È vero che il de Beatis (l'unico tra coloro che parlano di Leonardo a farlo conoscendolo di persona, e per questo assume rilievo il fatto che lo descrive ultra settantenne, il che avvalora una retrodatazione della data di nascita), quando annota l'incontro avuto con Leonardo il 10 ottobre del 1517, quando accompagnava il Cardinal d'Aragona, parla di una sua menomazione alla mano destra: "Anche se da lui per essergli venuta certa paralisi su la destra non ci si può più aspettare cosa buona. Ha ben formato un creato milanese che lavora assai bene. E benché il predetto messer Leonardo non possa colorare con quella dolcezza solita, pure può fare disegni ed insegnare ad altri". Ed è altrettanto vero che questa menomazione non è causata da un ictus, come correttamente avanzano i due medici dalle pagine dell'autorevole Journal of the Royal Society of Medicine, ma nemmeno da un trauma o da una caduta, come vorrebbero sostenere i due medici con una analisi parziale a distanza. E qui sta la notizia vera, che ho documentato in una conferenza tempo fa, ma di cui ancora non avevo offerto una versione alla stampa.

La Gioconda, o meglio, quella che si ritiene esser tale. In realtà si tratta del dipinto di Dama di Lombardia, come descritta dal de Beatis nella stessa cronaca del 10 ottobre del 1517, mentre della Gioconda, certificata dal cancelliere fiorentino Agostino Vespucci nel 1503 "(come) il pittore Apelle. Così fa Leonardo da Vinci in tutti i suoi dipinti, ad esempio per la testa di Lisa del Giocondo e di Anna, la madre della Vergine. Vedremo cosa ha intenzione di fare per quanto riguarda la grande Sala del Consiglio, di cui ha appena siglato un accordo con il Gonfaloniere.
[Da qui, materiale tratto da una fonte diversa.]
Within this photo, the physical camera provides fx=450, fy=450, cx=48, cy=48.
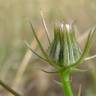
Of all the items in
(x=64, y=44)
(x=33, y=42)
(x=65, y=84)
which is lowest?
(x=33, y=42)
Ottobre 2003", ne abbiamo perso traccia, a meno che Vespucci e Vasari non si riferissero al ritratto che Leonardo fa all'interno del dipinto Sant'Anna, la Vergine e il bambino con l'agnellino.

Quella che oggi erroneamente, dunque, consideriamo La Gioconda, che tengo a precisare raffigura Leonardo al femminile, nella riproposizione del Rebis dell'artista, ovvero del proprio matrimonio spirituale (e non certo una dama in carne e ossa, come sostengono a più riprese i vari studiosi, e men che meno un "puttanone", come sbraita Sgarbi nel suo stile al solito sopra le righe, da me ripreso personalmente di recente) ci dà la soluzione definitiva alla patologia sofferta da Leonardo, e, paradossalmente e per puro caso a questo punto, in parte azzeccata dalla diagnosi avanzata dai due medici di cui sopra.

Se si osserva la mano destra di quella che consideriamo La Gioconda al Louvre, si noterà una protuberanza in corrispondenza del tendine tra pollice e indice; stiamo parlando di un ganglio artrogeno (e non un lipoma, come qualcuno ha avanzato in passato), una patologia di cui soffrono una infinità di persone (compreso il sottoscritto) che, nel tempo, si traduce in un impedimento alla corretta mobilità articolare in vecchiaia.

Con la speranza che si voglia dar corso a questa mia rettifica, al fine di riportare sul corretto binario la discussione su Leonardo, già fin troppo stravolta da inutili speculazioni durante tutto il corso di questo anno, dedicato alle celebrazioni del cinquecentenario della sua morte.